# Database Discussions > MySQL >  Corrupt MySQL db, how to fix?

## venturaribeiro

I work for a small company made up of a salesman, a graphic artist, and an engineer.
The engineer writes and maintains all of his own software to run a network of interactive kiosks around the globe.
As artist, I use his tools to update the network.
Last month, the engineer died of a heart attack - leaving me and the salesman to keep the network running.

The power supply went out on the pc hosting the mysql server and corrupted the db. I am trying to recover the db, but I am flying blind.

All I have to go on are the instructions on how to reboot the server should it go down.
This tells me where the db is located the user name and password.

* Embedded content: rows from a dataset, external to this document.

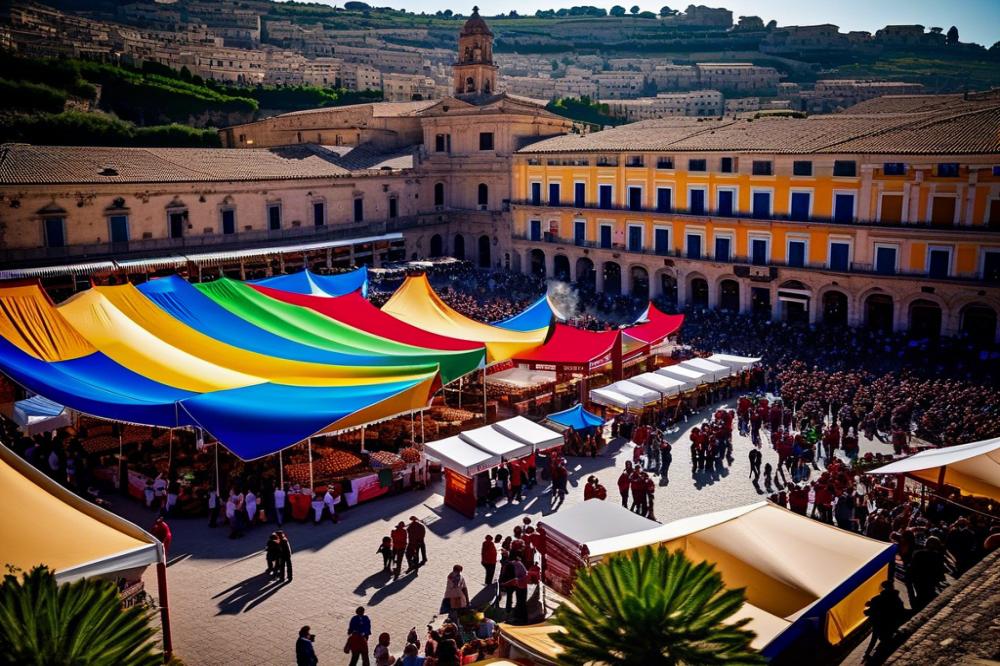 indulge-in-tradition-highlights-from-the-modica-c
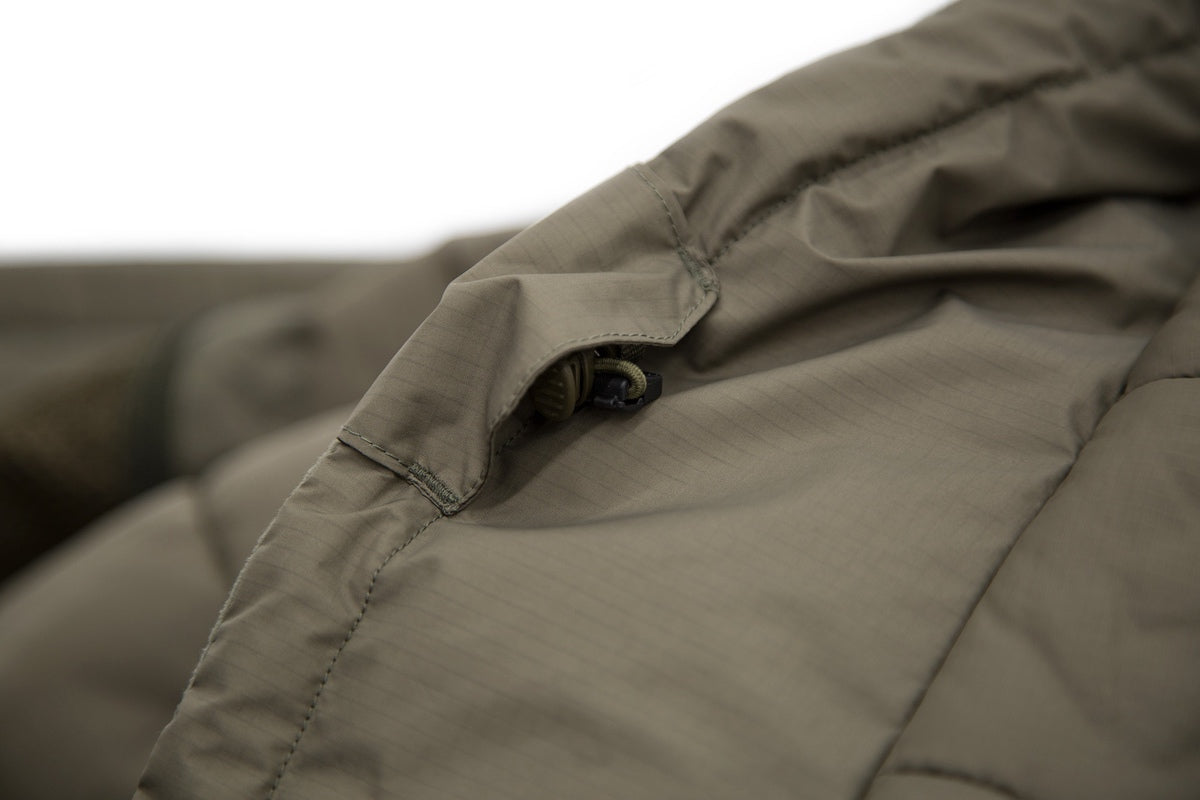 CARINTHIA-MIG_4-0_JACKET_OLIVE_21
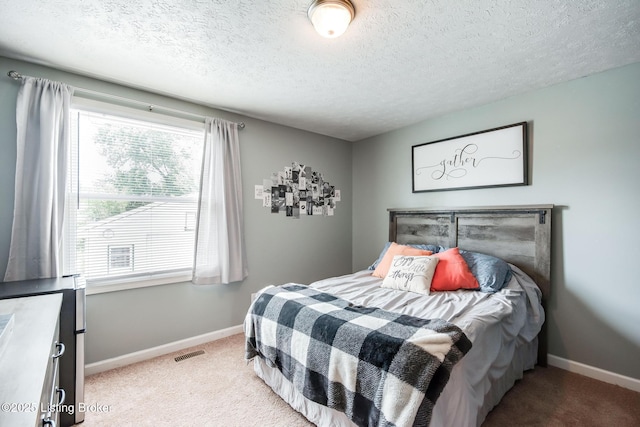 511 N Skyline Dr, Louisville, KY 40229 - photo 30
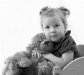 Kenora Baby Photography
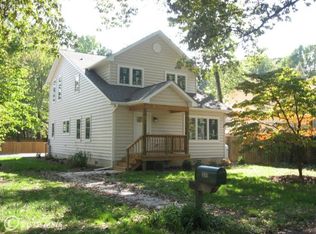 571 Jumpers Hole Rd, Severna Park, MD 21146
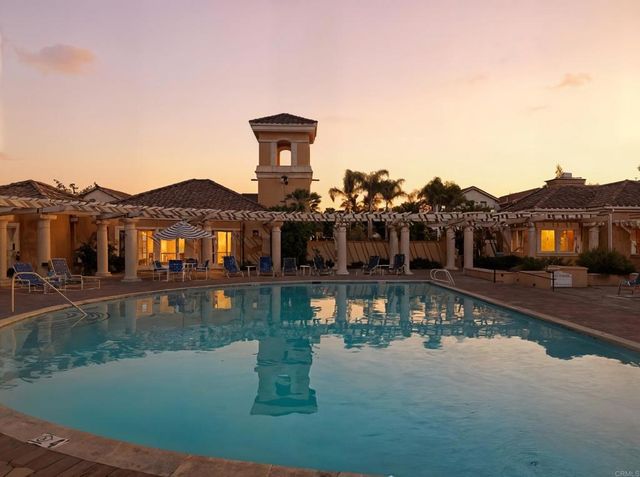 18515 Caminito Pasadero 347, San Diego, CA 92128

1.When I run the start up, I get: InnoDB:
2.Error: page XX log sequence number 0 36808 is in the future!
3.Current system log sequence number 0 8204.
4.Your database may be corrupt or you may have copied the InnoDB
5.tablespace but not the InnoDB log files. See blah, blah for more 
information.

I feel like the kid trying to land the plane when the pilot passed out.

What should be my next move?

----------


## gervasoaquino

Probably here you'll find the answer http://www.sqlservercentral.com/Foru...94-2893-1.aspx

----------


## ted

Use following commands to shutdown and restoring the database:

*mysqladmin --defaults-file=/usr/local/mysql/my.cnf --user=root --password shutdown*

*mysqlbackup --defaults-file=/usr/local/mysql/my.cnf \ --backup-dir=/export/backups/full/copy-back*

----------


## micheal.howard3

*Backup Your Database
*Before attempting to repair the corrupt database, make sure to back up your database files first.

Although the db is already corrupt, backing it up will help minimize the risk of further damage, which may be caused due to a recovery operation.

To back up all of the db files, follow these steps:

1. Stop the MySQL server.
2. Create a backup copy of your datadir.

Check these references: https://severalnines.com/database-bl...at-do-i-do-now
https://www.guguweb.com/2020/02/06/h...ysql-database/

----------


## Steve R Jones

*micheal.howard3* - NOTE that this thread is Six YEARS Old.

----------